(Dataset excerpt)

==*==

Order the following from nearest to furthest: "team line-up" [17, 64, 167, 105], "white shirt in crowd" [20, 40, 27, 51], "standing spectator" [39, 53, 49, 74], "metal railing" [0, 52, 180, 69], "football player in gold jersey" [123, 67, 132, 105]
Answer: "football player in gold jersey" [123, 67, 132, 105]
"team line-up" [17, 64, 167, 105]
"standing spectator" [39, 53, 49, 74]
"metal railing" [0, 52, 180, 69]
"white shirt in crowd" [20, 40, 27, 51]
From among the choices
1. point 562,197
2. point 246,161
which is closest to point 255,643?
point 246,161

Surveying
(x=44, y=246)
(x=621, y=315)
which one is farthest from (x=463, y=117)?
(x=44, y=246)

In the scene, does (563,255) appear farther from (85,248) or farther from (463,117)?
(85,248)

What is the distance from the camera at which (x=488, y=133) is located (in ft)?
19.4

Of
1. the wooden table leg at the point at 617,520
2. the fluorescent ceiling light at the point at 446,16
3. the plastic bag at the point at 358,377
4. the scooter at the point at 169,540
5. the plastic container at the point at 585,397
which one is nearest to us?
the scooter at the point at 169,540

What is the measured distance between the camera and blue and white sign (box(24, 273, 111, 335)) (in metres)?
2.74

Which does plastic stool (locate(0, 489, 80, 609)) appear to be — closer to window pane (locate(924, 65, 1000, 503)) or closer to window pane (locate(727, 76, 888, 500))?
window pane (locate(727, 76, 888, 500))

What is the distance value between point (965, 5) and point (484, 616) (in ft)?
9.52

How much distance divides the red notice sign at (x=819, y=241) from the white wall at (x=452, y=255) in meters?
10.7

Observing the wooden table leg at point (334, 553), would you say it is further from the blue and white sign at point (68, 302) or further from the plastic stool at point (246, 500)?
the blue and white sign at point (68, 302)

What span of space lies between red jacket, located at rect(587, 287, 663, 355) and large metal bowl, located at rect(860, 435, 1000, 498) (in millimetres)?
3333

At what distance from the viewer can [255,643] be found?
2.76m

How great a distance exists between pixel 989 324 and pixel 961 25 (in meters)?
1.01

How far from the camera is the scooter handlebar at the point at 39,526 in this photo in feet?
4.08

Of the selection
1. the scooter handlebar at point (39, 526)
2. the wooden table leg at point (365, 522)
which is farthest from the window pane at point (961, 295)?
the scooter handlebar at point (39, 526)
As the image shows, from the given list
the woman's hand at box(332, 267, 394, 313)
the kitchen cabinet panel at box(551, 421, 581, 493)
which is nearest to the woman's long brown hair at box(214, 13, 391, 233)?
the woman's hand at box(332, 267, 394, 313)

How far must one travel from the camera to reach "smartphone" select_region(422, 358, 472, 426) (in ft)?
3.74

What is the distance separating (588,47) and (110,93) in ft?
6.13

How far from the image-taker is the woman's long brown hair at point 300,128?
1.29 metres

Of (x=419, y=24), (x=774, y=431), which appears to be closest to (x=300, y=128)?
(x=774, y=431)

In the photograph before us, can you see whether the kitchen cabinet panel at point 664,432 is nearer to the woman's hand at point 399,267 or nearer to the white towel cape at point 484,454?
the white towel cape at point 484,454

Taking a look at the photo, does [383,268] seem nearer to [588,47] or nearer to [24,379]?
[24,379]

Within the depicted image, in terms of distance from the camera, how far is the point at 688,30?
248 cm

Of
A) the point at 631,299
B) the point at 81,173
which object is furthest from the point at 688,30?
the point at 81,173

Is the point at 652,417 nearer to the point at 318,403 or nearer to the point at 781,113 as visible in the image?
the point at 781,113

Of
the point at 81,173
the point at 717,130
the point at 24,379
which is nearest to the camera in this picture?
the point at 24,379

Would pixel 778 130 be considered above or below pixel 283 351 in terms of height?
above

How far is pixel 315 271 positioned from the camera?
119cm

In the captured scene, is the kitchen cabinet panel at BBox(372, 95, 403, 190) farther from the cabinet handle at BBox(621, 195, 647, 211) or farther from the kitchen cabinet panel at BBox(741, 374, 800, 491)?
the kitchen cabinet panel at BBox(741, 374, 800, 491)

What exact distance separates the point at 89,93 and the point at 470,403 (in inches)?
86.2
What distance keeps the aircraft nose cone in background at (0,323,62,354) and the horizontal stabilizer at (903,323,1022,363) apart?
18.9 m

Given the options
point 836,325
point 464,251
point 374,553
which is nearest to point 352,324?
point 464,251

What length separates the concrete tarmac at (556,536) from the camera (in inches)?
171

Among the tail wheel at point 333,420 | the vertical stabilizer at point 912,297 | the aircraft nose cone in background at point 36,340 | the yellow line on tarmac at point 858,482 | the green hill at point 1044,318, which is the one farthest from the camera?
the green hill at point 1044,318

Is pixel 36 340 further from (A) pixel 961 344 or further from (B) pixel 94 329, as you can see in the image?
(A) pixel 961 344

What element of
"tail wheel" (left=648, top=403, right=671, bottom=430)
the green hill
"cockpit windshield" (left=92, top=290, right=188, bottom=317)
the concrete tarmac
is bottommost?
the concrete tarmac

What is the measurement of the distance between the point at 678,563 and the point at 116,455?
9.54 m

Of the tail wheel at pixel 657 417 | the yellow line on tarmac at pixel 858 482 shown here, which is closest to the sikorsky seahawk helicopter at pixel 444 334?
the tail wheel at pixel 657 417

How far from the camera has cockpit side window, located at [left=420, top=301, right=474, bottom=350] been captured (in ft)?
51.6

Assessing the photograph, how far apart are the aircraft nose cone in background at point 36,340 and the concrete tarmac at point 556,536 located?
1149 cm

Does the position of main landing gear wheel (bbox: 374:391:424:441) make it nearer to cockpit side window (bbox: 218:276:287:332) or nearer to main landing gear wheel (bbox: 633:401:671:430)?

==*==

Set exercise » Copy the rows again word for word, from the line with "Given the options" to the end of the rows, including both of those lines.

The response »
Given the options
point 836,325
point 464,251
point 374,553
which is nearest to point 352,324?
point 464,251

What length separates the concrete tarmac at (556,536) from the camera (in inches)?
171

Among the tail wheel at point 333,420 | the vertical stabilizer at point 912,297 | the aircraft nose cone in background at point 36,340 | the yellow line on tarmac at point 858,482 | the green hill at point 1044,318, which is the one farthest from the camera?
the green hill at point 1044,318

Is pixel 36 340 further from (A) pixel 961 344 or further from (B) pixel 94 329, as you can see in the image?
(A) pixel 961 344

What element of
"tail wheel" (left=648, top=403, right=671, bottom=430)
the green hill
"cockpit windshield" (left=92, top=290, right=188, bottom=317)
the concrete tarmac
is bottommost?
the concrete tarmac

What is the measurement of the distance between the point at 678,563 and the point at 116,455?
9.54 m

Of the tail wheel at pixel 657 417 | the yellow line on tarmac at pixel 858 482 shown here, which is closest to the sikorsky seahawk helicopter at pixel 444 334?
the tail wheel at pixel 657 417

How far from the camera has cockpit side window, located at [left=420, top=301, right=474, bottom=350] been captured (in ft)?
51.6

Assessing the photograph, how far apart are the aircraft nose cone in background at point 36,340 and the concrete tarmac at point 556,536 located?
1149 cm

Does the position of main landing gear wheel (bbox: 374:391:424:441) make it nearer to cockpit side window (bbox: 218:276:287:332) or nearer to main landing gear wheel (bbox: 633:401:671:430)?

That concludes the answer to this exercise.